Against the backdrop of the ongoing invasion in Ukraine, the European Union on Wednesday announced the sixth package of sanctions against Moscow. According to European Commission president, Ursula von der Leyen, the new package stipulates four types of sanctions that have to do with deswifting three Russian banks, including Sberbank, which cover a third of Moscow’s financial dealings. An additional number of high ranking Russian officials and military involved in the massacre in Bucha will also be the target of sanctions. The EU has also banned the broadcast of three Russian channels spreading disinformation across European space, while European lobbying and consultancy companies will no longer be allowed to work for the Kremlin. The most important measure has to do with banning imports of Russian oil. President Von der Leyen warned this will not be easy for Europe, all the more so as some member states are fully reliant on Russian pol. Which is why the package provides for a period of transition for these countries.
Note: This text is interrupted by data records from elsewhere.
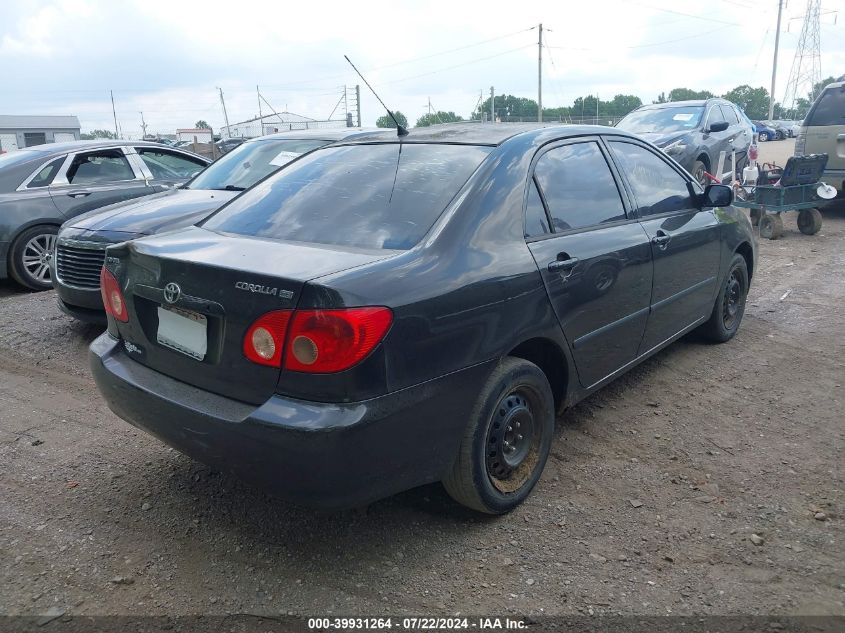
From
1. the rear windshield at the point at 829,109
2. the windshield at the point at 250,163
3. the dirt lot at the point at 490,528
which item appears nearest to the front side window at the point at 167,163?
the windshield at the point at 250,163

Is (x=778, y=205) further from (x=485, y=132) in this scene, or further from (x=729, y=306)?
(x=485, y=132)

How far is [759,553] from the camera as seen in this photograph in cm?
269

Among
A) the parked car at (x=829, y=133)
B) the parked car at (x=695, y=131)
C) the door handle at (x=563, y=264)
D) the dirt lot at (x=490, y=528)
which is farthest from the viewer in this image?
the parked car at (x=695, y=131)

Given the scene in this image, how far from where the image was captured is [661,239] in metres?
3.88

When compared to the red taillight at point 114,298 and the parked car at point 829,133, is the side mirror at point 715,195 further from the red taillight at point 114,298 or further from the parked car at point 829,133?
the parked car at point 829,133

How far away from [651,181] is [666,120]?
782 centimetres

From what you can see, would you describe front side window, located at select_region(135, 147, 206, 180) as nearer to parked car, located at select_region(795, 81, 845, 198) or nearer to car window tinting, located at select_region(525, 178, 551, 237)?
car window tinting, located at select_region(525, 178, 551, 237)

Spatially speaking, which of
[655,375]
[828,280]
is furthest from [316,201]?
[828,280]

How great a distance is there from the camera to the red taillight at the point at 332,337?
2258 mm

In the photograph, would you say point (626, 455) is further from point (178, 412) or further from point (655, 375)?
point (178, 412)

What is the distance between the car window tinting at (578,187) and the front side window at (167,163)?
5667mm

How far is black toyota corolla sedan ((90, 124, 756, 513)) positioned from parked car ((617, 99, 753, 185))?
7.18 m

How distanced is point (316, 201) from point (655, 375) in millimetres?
2648

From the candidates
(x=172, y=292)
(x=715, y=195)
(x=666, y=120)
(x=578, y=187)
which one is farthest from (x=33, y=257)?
(x=666, y=120)
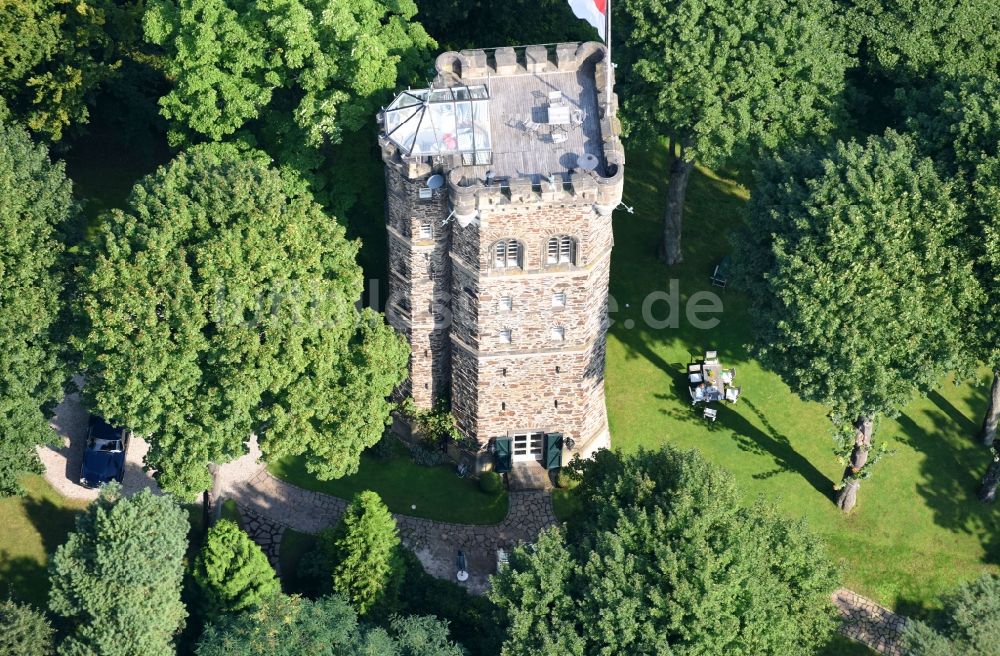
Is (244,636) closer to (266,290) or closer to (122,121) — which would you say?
(266,290)

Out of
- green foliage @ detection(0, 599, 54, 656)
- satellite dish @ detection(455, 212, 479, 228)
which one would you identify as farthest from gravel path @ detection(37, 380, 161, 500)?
satellite dish @ detection(455, 212, 479, 228)

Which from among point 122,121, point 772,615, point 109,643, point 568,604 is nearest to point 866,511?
point 772,615

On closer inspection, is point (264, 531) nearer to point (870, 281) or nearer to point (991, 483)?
point (870, 281)

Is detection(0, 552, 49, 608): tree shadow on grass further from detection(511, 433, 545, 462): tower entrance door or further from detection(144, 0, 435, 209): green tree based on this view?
detection(511, 433, 545, 462): tower entrance door

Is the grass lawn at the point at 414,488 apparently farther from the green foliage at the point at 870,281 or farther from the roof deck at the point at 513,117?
the roof deck at the point at 513,117

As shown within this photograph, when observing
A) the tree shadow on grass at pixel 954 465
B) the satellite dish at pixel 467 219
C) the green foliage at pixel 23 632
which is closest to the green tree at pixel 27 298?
the green foliage at pixel 23 632

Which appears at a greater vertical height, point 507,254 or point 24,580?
point 507,254

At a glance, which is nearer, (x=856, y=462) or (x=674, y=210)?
(x=856, y=462)

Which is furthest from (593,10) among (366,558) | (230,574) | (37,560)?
(37,560)
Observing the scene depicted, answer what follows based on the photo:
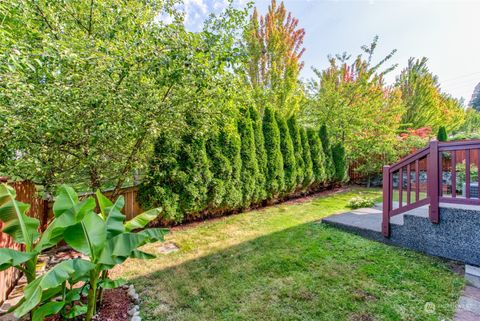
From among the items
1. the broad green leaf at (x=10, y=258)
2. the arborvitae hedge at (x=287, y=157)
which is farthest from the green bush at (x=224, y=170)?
the broad green leaf at (x=10, y=258)

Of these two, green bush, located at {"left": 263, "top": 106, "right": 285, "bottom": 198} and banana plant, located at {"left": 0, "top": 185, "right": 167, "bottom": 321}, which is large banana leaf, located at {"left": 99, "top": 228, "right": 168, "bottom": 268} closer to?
banana plant, located at {"left": 0, "top": 185, "right": 167, "bottom": 321}

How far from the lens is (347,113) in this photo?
10.3 m

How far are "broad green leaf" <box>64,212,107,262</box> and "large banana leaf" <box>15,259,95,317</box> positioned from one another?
0.32ft

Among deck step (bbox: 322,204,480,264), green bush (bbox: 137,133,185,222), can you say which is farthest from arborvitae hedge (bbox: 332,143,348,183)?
green bush (bbox: 137,133,185,222)

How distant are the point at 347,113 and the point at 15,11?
433 inches

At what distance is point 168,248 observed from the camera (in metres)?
4.23

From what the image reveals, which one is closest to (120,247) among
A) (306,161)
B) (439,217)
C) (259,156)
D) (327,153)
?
(439,217)

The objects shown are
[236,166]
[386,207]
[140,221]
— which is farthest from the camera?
[236,166]

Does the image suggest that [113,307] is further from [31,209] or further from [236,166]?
[236,166]

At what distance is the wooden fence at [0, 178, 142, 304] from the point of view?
262cm

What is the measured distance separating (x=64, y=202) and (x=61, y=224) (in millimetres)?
311

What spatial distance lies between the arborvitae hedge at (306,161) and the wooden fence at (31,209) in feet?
19.8

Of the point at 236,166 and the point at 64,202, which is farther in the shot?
the point at 236,166

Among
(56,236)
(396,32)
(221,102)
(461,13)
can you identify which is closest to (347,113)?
(396,32)
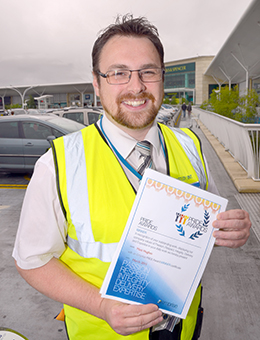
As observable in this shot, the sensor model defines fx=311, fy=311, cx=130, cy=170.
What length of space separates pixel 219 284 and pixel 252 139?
4041 millimetres

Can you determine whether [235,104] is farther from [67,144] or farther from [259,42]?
[67,144]

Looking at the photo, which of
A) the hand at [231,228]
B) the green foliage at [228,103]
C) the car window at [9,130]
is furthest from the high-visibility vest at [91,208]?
the green foliage at [228,103]

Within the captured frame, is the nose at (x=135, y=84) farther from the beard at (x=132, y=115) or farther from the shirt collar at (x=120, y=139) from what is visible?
the shirt collar at (x=120, y=139)

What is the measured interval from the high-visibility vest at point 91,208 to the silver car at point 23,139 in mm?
6685

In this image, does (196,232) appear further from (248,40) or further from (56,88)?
(56,88)

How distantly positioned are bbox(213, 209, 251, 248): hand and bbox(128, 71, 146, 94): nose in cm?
Answer: 69

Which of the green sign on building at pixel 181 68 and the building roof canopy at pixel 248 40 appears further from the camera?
the green sign on building at pixel 181 68

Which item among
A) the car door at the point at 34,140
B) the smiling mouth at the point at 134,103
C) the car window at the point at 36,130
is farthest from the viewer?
the car window at the point at 36,130

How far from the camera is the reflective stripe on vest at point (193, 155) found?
172 cm

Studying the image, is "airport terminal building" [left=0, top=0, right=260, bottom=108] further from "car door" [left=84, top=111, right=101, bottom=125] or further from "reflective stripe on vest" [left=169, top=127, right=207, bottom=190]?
"reflective stripe on vest" [left=169, top=127, right=207, bottom=190]

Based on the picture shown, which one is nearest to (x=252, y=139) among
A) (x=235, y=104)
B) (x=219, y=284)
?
(x=219, y=284)

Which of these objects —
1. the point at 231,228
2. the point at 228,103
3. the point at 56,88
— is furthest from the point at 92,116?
the point at 56,88

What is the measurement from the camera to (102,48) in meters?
1.53

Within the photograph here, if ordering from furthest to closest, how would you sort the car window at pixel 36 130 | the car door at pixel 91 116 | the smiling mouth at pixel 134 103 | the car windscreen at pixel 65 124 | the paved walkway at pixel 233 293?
1. the car door at pixel 91 116
2. the car windscreen at pixel 65 124
3. the car window at pixel 36 130
4. the paved walkway at pixel 233 293
5. the smiling mouth at pixel 134 103
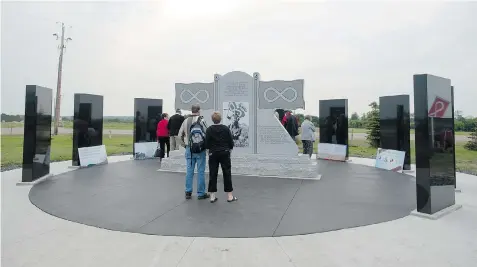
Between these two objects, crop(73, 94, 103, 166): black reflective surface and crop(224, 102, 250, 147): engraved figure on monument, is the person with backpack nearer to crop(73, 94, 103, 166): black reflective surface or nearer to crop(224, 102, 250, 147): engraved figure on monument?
crop(224, 102, 250, 147): engraved figure on monument

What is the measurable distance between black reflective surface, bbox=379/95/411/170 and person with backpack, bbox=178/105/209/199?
245 inches

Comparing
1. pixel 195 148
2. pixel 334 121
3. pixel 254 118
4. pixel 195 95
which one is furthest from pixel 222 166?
pixel 334 121

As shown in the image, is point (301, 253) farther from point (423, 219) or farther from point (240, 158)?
point (240, 158)

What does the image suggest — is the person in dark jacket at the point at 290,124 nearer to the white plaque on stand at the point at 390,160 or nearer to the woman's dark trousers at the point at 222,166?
the white plaque on stand at the point at 390,160

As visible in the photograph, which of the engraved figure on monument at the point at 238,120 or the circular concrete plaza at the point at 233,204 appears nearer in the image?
the circular concrete plaza at the point at 233,204

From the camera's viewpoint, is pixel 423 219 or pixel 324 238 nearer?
pixel 324 238

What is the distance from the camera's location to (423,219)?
12.9ft

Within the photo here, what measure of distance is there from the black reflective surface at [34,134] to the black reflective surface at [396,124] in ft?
30.2

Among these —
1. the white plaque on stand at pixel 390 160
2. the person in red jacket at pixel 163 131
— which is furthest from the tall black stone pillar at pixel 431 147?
the person in red jacket at pixel 163 131

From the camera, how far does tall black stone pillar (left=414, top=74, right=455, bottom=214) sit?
4082 millimetres

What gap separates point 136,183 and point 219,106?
10.1ft

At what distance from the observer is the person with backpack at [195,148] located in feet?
16.0

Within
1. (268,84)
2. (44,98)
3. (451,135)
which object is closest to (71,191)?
(44,98)

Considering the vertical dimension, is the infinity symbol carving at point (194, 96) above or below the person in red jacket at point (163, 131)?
above
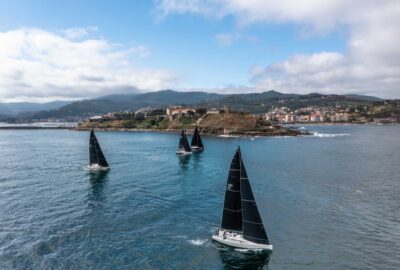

„Putin must pay a high price for his brutal aggression. Thus, the future of the European Union is also written in Ukraine. We now propose a ban on Russian oil. This will be a complete import ban on all Russian oil, seaborne and pipeline, crude and refined. We will make sure that we phase out Russian oil in an orderly fashion, in a way that allows us and our partners to secure alternative supply routes and minimises the impact on global markets. This is why we will phase out Russian supply of crude oil within six months and refined products by the end of the year.”
According to Reuters, Hungary, Slovakia, the Czech Republic and Bulgaria have expressed concern regarding the embargo on Russian oil. The Czech Republic and Slovakia have asked for a several-year period of exemption allowing them to increase their oil transport capacity, while Hungary announced it opposes the Commission’s proposition, saying it might seriously affect its energy security. In turn, Bulgaria announced it would ask the Commission to apply certain exemptions in its case regarding the embargo on Russian oil. Conversely, Germany has agreed to the proposition, warning however that such an embargo could create difficulties in fuel supply chains, as well as an increase in fuel prices. Romania’s Energy Minister, Virgil Popescu, expressed solidarity the Commission’s decision, saying Romania imports 70% of its oil demand, of which only 30% is imported from Russia.